Page 113 of Myla: The Hawthornes

“You’re exhausting,” I corrected as I sat back down.

“Where do you work?” Saoirse asked.

We made small talk for half an hour more. When Sean started showing signs of losing it, Cian rose from his spot and put his hand out to me.

“Okay, now it’s really time to go.”

“Thank you so much for having me,” I said, looking around the table. “Next time I’ll have you guys over to my house.”

“Say the word,” Aunt Ashley replied.

Cian pulled out his phone and did something that I couldn’t see as each of his sisters gave me a hug and said goodbye.

Sean wasn’t having any of it, so I told him goodbye from a distance. He wasn’t happy that Cian was leaving, and he made that known. Loudly.

“I’ll see you tomorrow,” Cian said, giving the boy a kiss. “Be good for Mam.”

The air had cooled considerably in the couple of hours we’d been there, and I shivered as Cian and I walked outside.

“Told you it would be fine,” he said smugly as he opened my car door.

“Yeah, yeah.” It had gone even better than I’d expected. Considering the fact that Cian’s family had just gone through something extremely traumatic and lost a member because of it, I’d imagined a much more somber mood than the one we’d walked into. Aoife’s eyes had been shadowed, and she’d clearly lost weight, but they’d all been in pretty good spirits. Maybe it was for Sean. The toddler had to be really confused already, making sure that he felt safe and loved had to be their top priority.

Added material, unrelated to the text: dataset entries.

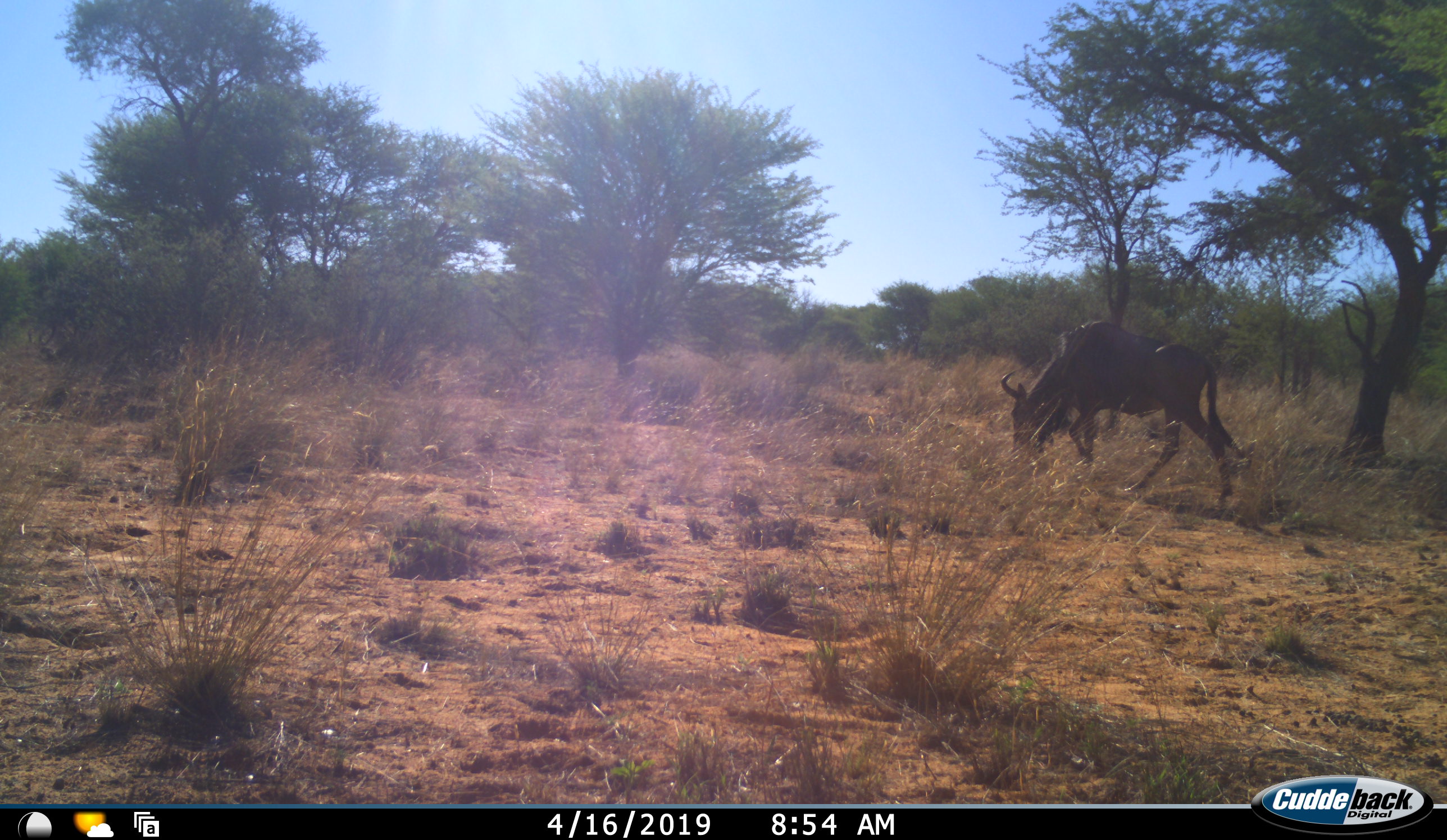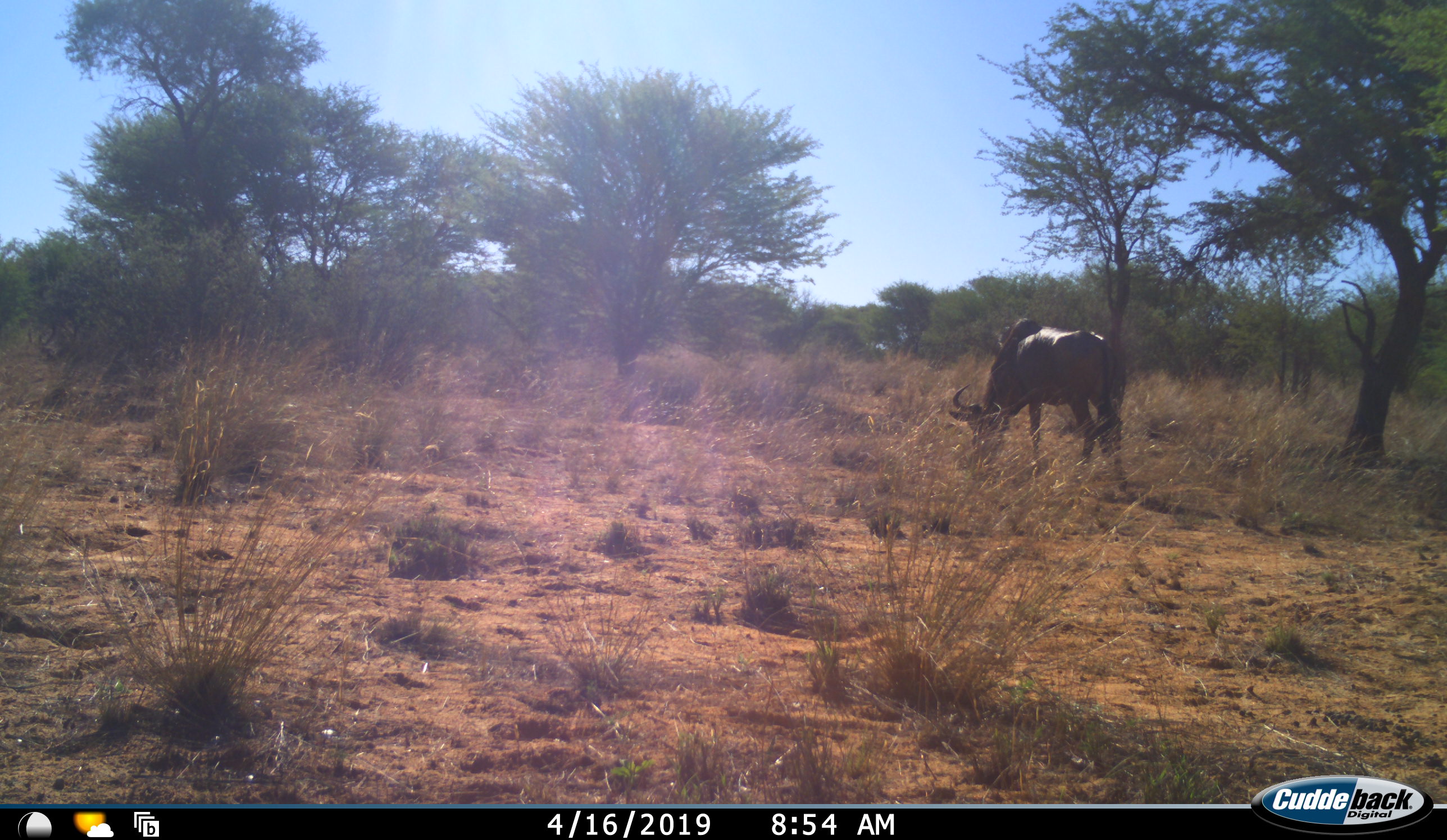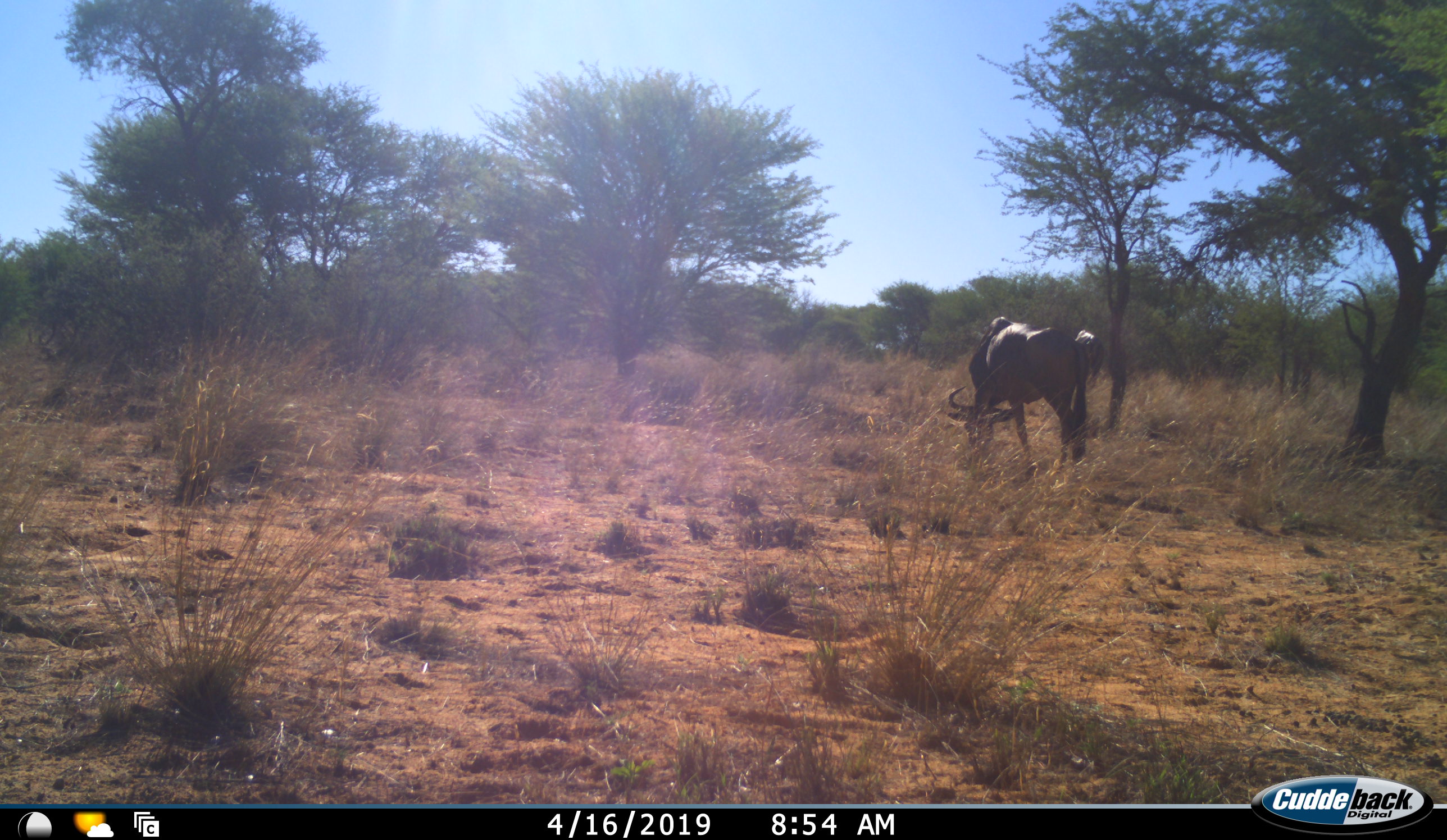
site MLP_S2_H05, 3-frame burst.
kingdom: Animalia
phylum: Chordata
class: Mammalia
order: Artiodactyla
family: Bovidae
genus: Connochaetes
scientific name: Connochaetes taurinus taurinus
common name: blue wildebeest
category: wildebeestblue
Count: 1.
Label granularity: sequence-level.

We headed back to my place, and I vaguely noticed someone on a Harley passing us just down the road from Ashley’s house, but I wasn’t really paying attention.

“I love your aunt’s house,” I said, rubbing my hands together before tucking them under my thighs. “I bet you had fun when you were little with so much room to roam.”

“Not until I was fourteen,” Cian replied. “We’d never been out here before then.”

“Ah, darn. Past the pirate stage, then,” I joked. “Unless you were a late bloomer.”

“She bought me axes to throw,” Cian said, grinning. “Every tree within fifty yards of the house has some kind of scar.”

“Of course she did.” I laughed, imagining it.

“When I buy it, I’m gonna put in a big shop,” he said thoughtfully. “Not right away, but eventually. And that tree out back, the big oak? Perfect for a treehouse for Seanie.”

“You want to buy it?” I asked in surprise. It was the first I’d heard about it.

“Already have the papers,” he replied easily. “But now that the girls and Seanie are there, it’ll have to wait. That place is crowded enough already.”

“Wait, what?” I asked, wide-eyed.

“Aunt Ashley came to me a few months ago, askin’ if I wanted to buy it,” he clarified. “Actually shoulda moved in last weekend.”

“And I’m just hearing about it now?” I stared at him in disbelief.

“Are you pissed?” He glanced at me, his brows pulled together in confusion.

“You were just going to buy the property and move without telling me?”

“I’m sure you woulda figured it out.”

“That’s not the point.”

“Then what is the point?”

“You were buying a house and moving and you didn’t say a word to me about it.”